Malgré l'afflux touristique estival qui compte en millions de visiteurs, Espelette maintient un taux de résidences secondaires remarquablement bas pour une destination si prisée : 11,7% en 2011 et seulement 9% prévus pour 2025. Le maire vérifie systématiquement les projets d'installation : « Je demande toujours aux nouveaux arrivants s'ils comptent vivre ici à l'année. Nous refusons un village aux volets perpétuellement clos. »

L'objectif municipal est clair : privilégier les jeunes couples qui vivent et travaillent au Pays basque. Mais l'équation est complexe face à la spéculation. « Lorsqu'un terrain constructible est mis en vente, avec les prix actuels, aucun jeune du village ne peut rivaliser », déplore l'édile. « Les acquéreurs sont prêts à engager des sommes astronomiques pour s'offrir un pied-à-terre dans notre commune. »

Des solutions concrètes contre la spéculation

Pour contrer cette dynamique, la municipalité mise sur plusieurs leviers :

  • La préemption de logements vacants : Environ 11% des habitations sont inoccupées, principalement des maisons en indivision. La mairie a identifié une dizaine de biens dans le centre-bourg qu'elle souhaite acquérir pour les réhabiliter.
  • Le développement de logements accessibles : L'objectif est de densifier le cœur du village avec des habitats sociaux destinés aux jeunes ménages.
  • Le recours au bail réel solidaire (BRS) : Ce dispositif permet de proposer des logements à des prix maîtrisés, bien en deçà du marché privé.

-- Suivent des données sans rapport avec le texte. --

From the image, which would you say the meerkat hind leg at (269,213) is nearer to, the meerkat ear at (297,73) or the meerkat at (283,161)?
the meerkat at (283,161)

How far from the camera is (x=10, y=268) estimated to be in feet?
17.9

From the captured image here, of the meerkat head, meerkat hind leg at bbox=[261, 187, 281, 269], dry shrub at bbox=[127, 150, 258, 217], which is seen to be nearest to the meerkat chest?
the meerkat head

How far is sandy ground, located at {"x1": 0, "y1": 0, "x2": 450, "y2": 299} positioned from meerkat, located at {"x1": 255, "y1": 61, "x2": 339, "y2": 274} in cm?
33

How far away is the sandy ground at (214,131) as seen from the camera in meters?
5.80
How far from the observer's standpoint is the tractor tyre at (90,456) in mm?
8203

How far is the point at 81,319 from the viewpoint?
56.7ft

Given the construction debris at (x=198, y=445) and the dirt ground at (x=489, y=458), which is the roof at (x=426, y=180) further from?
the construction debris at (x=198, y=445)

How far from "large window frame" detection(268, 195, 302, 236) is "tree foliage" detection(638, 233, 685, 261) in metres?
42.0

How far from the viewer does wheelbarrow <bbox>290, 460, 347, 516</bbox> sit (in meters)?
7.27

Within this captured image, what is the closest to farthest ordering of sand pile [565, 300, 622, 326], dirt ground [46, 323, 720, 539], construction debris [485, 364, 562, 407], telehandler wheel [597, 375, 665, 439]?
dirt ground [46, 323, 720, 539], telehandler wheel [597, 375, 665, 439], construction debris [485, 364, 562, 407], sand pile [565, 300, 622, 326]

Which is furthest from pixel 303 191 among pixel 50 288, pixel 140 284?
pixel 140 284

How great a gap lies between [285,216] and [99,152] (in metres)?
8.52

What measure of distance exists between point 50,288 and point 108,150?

Des projets concrets voient déjà le jour. Bouygues Immobilier a obtenu un permis de construire pour 23 logements près de l'école publique. La moitié de ces habitations seront en logement social ou en BRS, avec des maisons de quatre à cinq pièces proposées à 245 000 euros. Parallèlement, Habitat Sud Atlantic livrera en 2027 trois duplex T4 dans le quartier Bassebourg, également vendus à 245 000 euros en BRS.

Face au tourbillon spéculatif, Espelette démontre qu'une autre voie est possible : préserver son âme villageoise tout en garantissant un avenir à sa jeunesse. Un équilibre fragile mais essentiel pour l'avenir de ce joyau du Pays basque.